With losses in three of their last four games, the Detroit Lions are facing a crisis in their identity. On one hand, they are talking big about “being feared” and “earning respect”, but on the other hand they keep telling everyone that they don’t care what anyone thinks about them.
To me, this seems an oxymoron – either you want respect or you don’t care if they respect you. The Detroit Lions cannot have it both ways. With every loss – and with every “dirty” play – the Lions have been getting less respected. Opposing teams are calling them cheap and the national press is piling on. The Lions are spending more time talking about their perceived dirty play than about the actual game itself.
I have to admit that I would like a little respect for my football team, because we have been so long here in Detroit without it. But I would like respect for the right things – playing hard, physical, controlled football. I don’t want my team to be all about “talk”. I don’t want my team known for late hits and cheap shots. And I don’t want my team talking. Maybe it is a generation thing, but I have never understood the talking that goes along with professional sports. I grew up with the “speak softly and carry a big stick mentality” – let your actions on the playing field do your talking for you. I grew up watching Barry Sanders calmly hand the ball to the referee after every score, and no one can deny that he was respected. I respected Walter Payton for his style of running, not for his trash talking after he leveled a DB.
Somewhere in the past 15 years or so this has changed. Maybe it was with movies like “White Men Can’t Jump” where trash talking was an integral part of the movie.
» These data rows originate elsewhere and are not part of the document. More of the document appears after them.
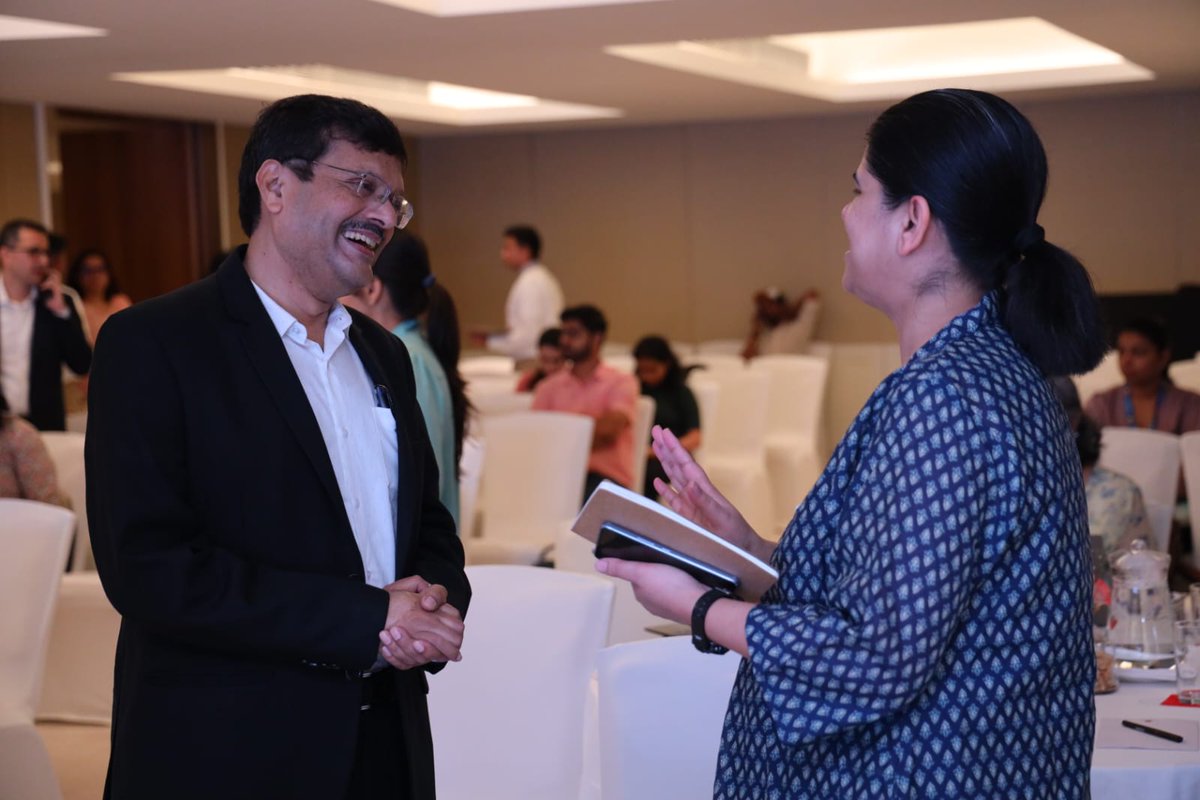 AbhiGhorpade08's tweet photo. Excited to address assembly of experts, policy makers, bankers, MDBs and investors at the workshop on Climate Finance Access and Mobilzation Strategy organised jointly by the #StateClimateActionCell and @WRIIndia. Their insights and suggestions will be factored in the strategy. https://t.co/okZ0wIF0MI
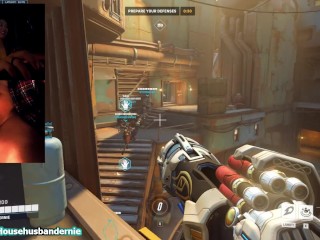 Twink Plays Overwatch 2 Naked and goes on a Rampage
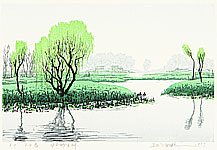 Zhao Haipeng born 1945 - Begining of Spring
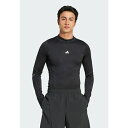 アディダス メンズ バスケットボール スポーツ TECHFIT COLD READY - Undershirt - black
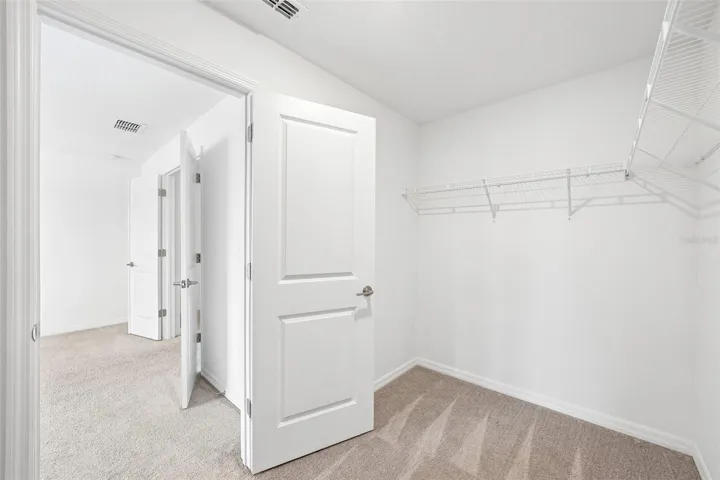 Primary Closet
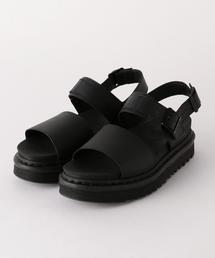 Dr. Martens | ＜Dr. Martens＞VOSSレザーストラップサンダル(サンダル)
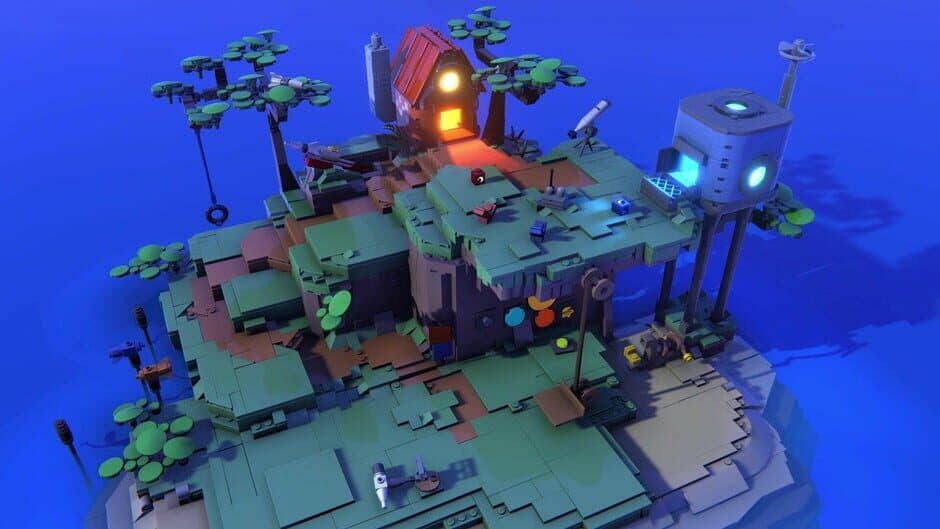 Скриншот 1 из LEGO Voyagers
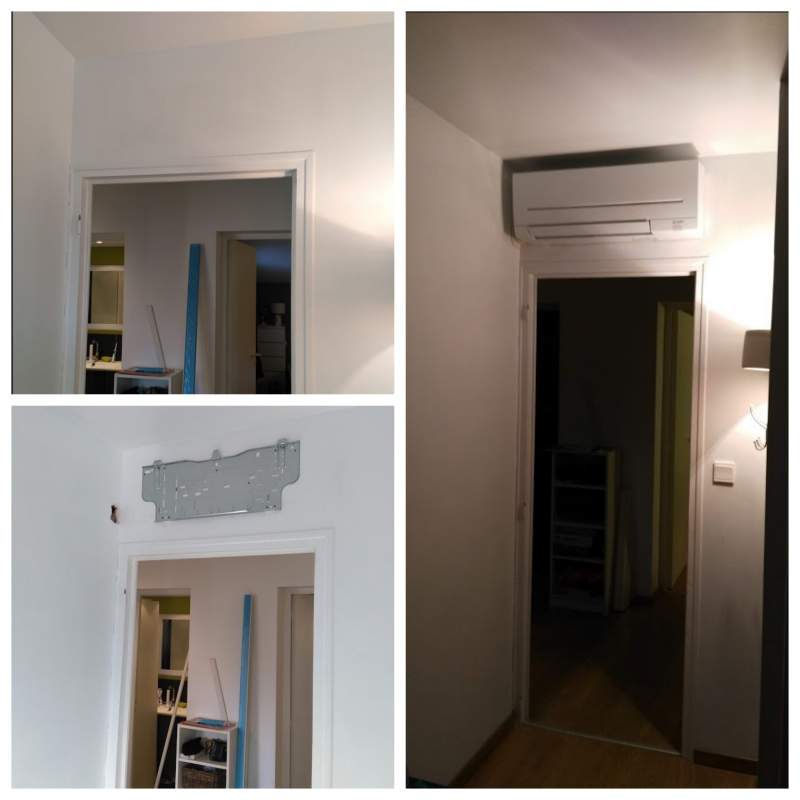 Unité intérieure MITSUBISHI ELECTRIC MSZ AP 20 13012 Marseille Rue de la Coquette Génération Confort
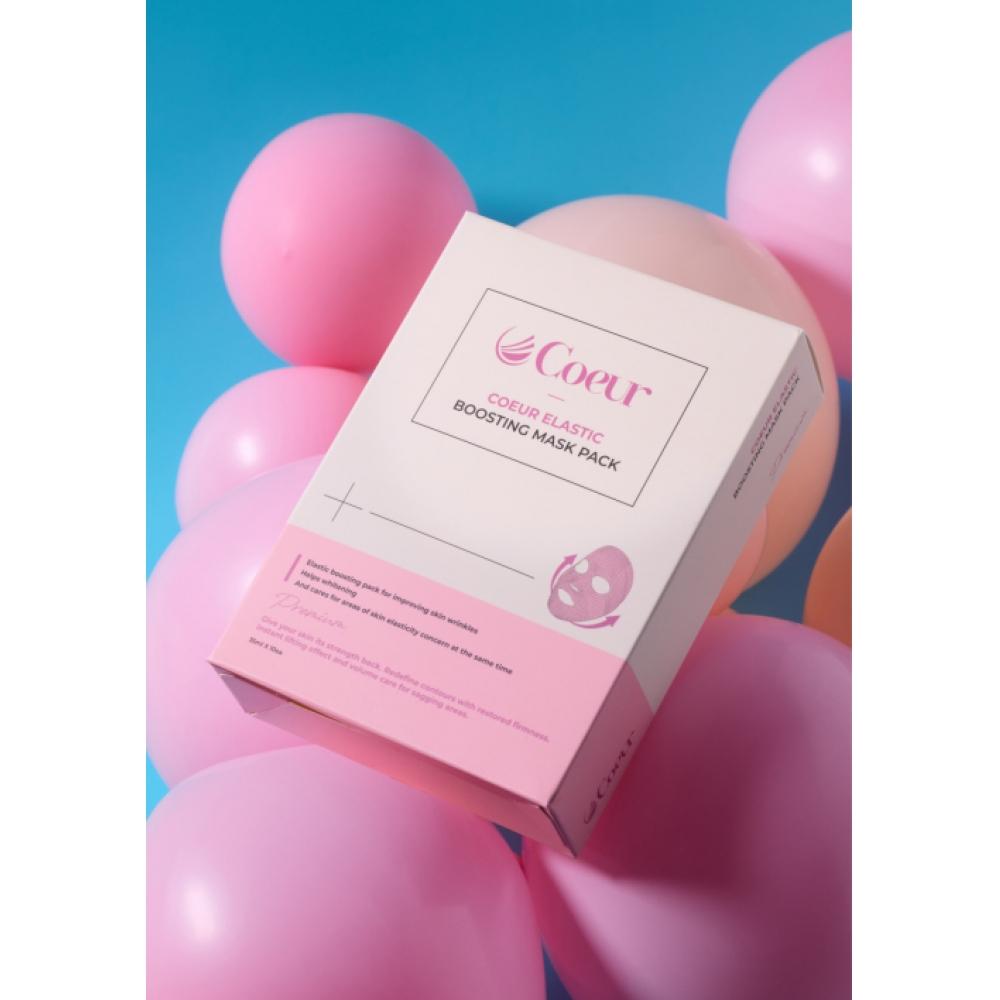 Coeur Kur Elastic Boosting Mask Pack 10ea NONE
Maybe it was with the ascension of stars that were as conscious of their image as they were of their statistics. Maybe it was with change from calm, composed head coaches like Tom Landry and Tony Dungy to arrogant, loud head coaches like Rex Ryan.
Maybe it is part of my mid-life crisis (which is proceeding quite well) but I miss the old days. But players these days don’t seem to have this in their DNA. Even Calvin Johnson, who is always portrayed as quiet and professional, talked about the touchdown celebration he was planning for the Chicago game. Maybe they play harder in order to backup their trash talk and to earn respect. I wish it wasn’t like this but if it helps my team win then I am all for it.